Format the lines from the one containing "What is the shortest" up to and including the one containing "3586 millimetres" as a numbered list, leaving out any blank lines.

---

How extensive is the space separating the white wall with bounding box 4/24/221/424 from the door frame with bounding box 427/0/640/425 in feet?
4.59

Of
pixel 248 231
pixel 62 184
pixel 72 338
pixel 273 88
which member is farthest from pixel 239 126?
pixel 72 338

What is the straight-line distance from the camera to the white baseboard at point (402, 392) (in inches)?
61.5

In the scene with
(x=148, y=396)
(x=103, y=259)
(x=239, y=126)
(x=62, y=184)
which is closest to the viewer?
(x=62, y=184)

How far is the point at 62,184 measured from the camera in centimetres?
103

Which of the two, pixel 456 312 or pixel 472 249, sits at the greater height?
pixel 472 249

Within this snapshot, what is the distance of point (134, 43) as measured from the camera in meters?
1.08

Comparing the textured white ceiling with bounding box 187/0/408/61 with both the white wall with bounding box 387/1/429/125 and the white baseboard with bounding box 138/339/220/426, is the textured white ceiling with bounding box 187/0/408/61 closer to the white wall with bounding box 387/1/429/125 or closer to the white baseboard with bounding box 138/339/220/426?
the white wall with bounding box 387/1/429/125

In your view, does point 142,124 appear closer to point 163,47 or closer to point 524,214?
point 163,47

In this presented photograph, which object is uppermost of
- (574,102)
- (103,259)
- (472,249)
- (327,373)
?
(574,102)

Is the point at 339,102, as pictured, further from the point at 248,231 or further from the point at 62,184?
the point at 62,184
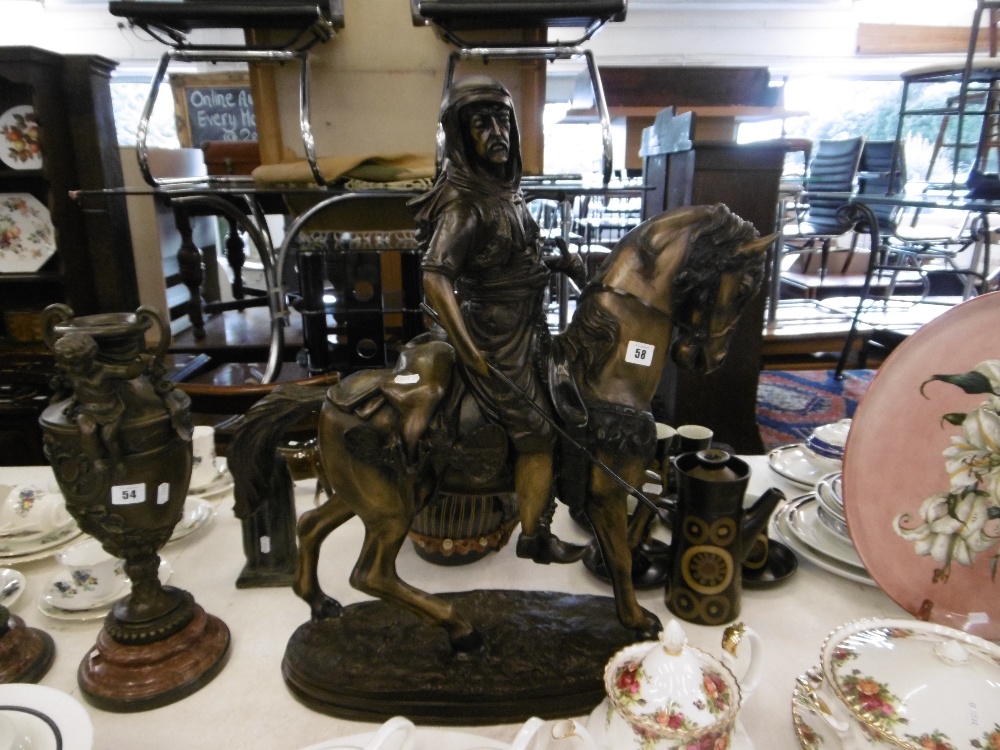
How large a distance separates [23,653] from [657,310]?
0.91 metres

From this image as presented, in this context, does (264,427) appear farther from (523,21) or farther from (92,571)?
(523,21)

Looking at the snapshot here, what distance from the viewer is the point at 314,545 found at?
93cm

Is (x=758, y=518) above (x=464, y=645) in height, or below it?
above

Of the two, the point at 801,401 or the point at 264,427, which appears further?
the point at 801,401

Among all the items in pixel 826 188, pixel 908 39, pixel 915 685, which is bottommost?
pixel 915 685

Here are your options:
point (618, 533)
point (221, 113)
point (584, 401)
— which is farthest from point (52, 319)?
point (221, 113)

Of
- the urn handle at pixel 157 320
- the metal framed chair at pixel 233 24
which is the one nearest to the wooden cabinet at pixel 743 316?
the metal framed chair at pixel 233 24

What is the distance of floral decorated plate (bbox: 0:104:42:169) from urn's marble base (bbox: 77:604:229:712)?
79.3 inches

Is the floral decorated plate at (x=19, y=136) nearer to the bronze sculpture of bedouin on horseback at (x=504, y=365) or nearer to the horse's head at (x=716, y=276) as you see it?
the bronze sculpture of bedouin on horseback at (x=504, y=365)

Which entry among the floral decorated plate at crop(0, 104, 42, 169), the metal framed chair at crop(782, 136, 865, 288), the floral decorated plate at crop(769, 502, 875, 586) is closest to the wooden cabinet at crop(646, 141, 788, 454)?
the floral decorated plate at crop(769, 502, 875, 586)

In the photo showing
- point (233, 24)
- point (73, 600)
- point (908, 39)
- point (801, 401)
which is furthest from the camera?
point (908, 39)

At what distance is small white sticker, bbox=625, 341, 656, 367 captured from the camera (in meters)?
0.84

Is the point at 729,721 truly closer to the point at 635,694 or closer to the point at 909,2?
the point at 635,694

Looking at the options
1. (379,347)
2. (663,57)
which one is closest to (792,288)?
(663,57)
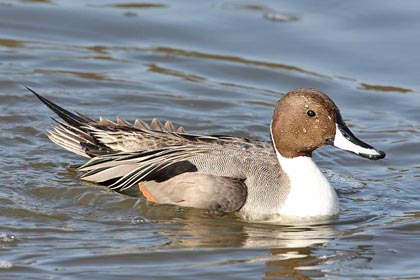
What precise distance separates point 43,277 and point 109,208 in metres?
1.70

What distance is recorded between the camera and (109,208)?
364 inches

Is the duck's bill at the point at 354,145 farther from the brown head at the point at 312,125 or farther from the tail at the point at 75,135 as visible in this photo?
the tail at the point at 75,135

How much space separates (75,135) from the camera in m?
10.1

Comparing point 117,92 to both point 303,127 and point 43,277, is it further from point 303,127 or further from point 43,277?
point 43,277

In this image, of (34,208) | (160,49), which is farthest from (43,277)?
(160,49)

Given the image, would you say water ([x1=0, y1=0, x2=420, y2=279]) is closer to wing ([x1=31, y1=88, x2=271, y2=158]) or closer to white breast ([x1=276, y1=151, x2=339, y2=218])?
white breast ([x1=276, y1=151, x2=339, y2=218])

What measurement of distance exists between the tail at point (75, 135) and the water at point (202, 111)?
23 centimetres

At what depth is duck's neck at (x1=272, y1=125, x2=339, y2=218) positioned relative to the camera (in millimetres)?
9055

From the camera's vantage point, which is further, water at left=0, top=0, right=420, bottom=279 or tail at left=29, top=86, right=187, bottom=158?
tail at left=29, top=86, right=187, bottom=158

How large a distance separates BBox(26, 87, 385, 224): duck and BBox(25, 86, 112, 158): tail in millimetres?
382

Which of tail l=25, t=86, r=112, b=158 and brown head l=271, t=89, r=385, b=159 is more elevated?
brown head l=271, t=89, r=385, b=159

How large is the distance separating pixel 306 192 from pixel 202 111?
288 cm

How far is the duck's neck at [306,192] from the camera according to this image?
905cm

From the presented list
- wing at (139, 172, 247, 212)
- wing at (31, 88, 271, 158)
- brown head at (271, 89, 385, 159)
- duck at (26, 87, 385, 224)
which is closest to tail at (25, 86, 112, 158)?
wing at (31, 88, 271, 158)
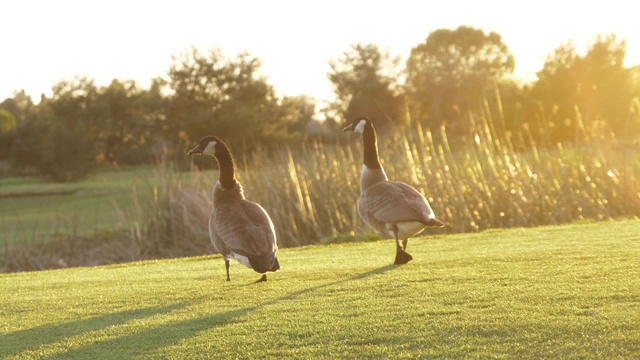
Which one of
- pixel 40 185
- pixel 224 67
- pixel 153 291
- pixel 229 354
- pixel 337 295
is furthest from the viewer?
pixel 224 67

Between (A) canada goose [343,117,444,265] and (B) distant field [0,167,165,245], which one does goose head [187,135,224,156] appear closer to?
(A) canada goose [343,117,444,265]

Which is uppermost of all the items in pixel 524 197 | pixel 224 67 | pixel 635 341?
pixel 224 67

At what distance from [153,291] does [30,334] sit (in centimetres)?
173

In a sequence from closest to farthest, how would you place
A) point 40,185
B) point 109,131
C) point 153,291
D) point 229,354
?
point 229,354
point 153,291
point 40,185
point 109,131

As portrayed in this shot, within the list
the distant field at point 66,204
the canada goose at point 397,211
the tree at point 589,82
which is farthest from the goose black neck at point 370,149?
the tree at point 589,82

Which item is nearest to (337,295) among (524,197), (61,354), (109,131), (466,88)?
(61,354)

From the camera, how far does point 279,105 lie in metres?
54.1

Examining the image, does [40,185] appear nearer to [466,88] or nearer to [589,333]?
[466,88]

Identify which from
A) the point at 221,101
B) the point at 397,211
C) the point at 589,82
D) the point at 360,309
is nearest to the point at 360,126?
the point at 397,211

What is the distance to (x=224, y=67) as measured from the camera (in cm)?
5425

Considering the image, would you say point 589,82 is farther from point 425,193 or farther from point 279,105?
point 425,193

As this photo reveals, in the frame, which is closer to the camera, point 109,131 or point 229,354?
point 229,354

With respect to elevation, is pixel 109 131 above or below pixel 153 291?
above

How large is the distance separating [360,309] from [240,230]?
197cm
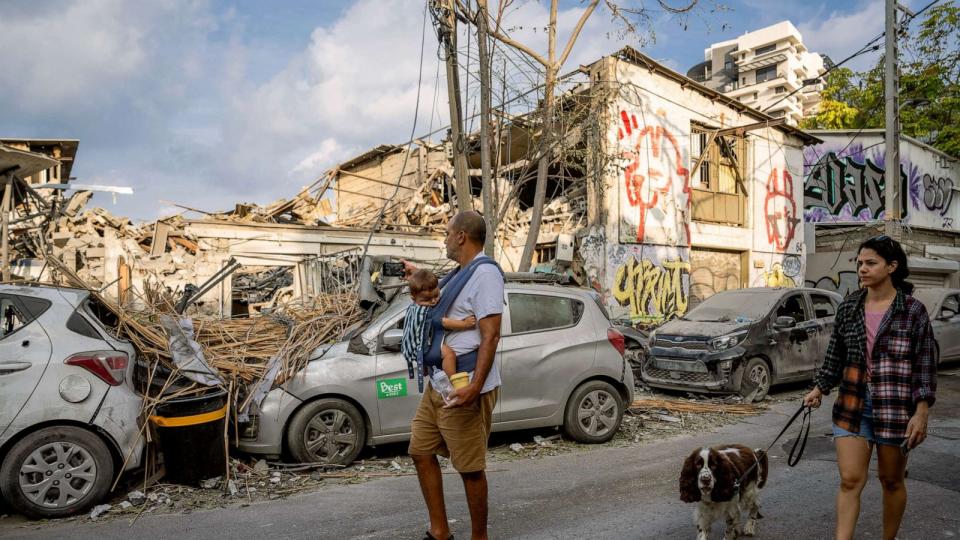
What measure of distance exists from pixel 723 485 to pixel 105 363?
4.38 metres

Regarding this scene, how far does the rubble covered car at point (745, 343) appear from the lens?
919 cm

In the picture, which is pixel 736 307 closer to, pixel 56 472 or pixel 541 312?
pixel 541 312

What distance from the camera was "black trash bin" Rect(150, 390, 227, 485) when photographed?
5082 mm

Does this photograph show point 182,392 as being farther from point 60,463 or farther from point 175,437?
point 60,463

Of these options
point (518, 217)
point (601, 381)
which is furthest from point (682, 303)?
point (601, 381)

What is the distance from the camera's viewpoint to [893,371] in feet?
10.3

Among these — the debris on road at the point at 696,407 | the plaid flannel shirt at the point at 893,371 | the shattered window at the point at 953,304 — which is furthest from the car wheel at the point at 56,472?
the shattered window at the point at 953,304

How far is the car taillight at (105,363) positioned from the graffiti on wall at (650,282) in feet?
36.1

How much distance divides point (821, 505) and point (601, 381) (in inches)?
104

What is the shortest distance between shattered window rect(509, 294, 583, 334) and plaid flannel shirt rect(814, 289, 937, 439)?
3586 millimetres

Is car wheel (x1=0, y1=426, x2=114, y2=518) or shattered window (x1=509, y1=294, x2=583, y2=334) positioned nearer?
car wheel (x1=0, y1=426, x2=114, y2=518)

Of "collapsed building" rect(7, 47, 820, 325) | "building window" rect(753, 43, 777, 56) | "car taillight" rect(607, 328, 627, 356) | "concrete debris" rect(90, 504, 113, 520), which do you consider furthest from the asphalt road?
"building window" rect(753, 43, 777, 56)

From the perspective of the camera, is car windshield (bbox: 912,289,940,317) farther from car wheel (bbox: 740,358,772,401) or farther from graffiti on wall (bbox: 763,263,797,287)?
car wheel (bbox: 740,358,772,401)

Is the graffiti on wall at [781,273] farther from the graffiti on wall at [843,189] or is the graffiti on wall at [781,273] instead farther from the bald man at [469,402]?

---

Result of the task
1. What is the shortest distance between shattered window rect(509, 294, 583, 334) and plaid flannel shirt rect(814, 289, 937, 439)?
2. 3586 millimetres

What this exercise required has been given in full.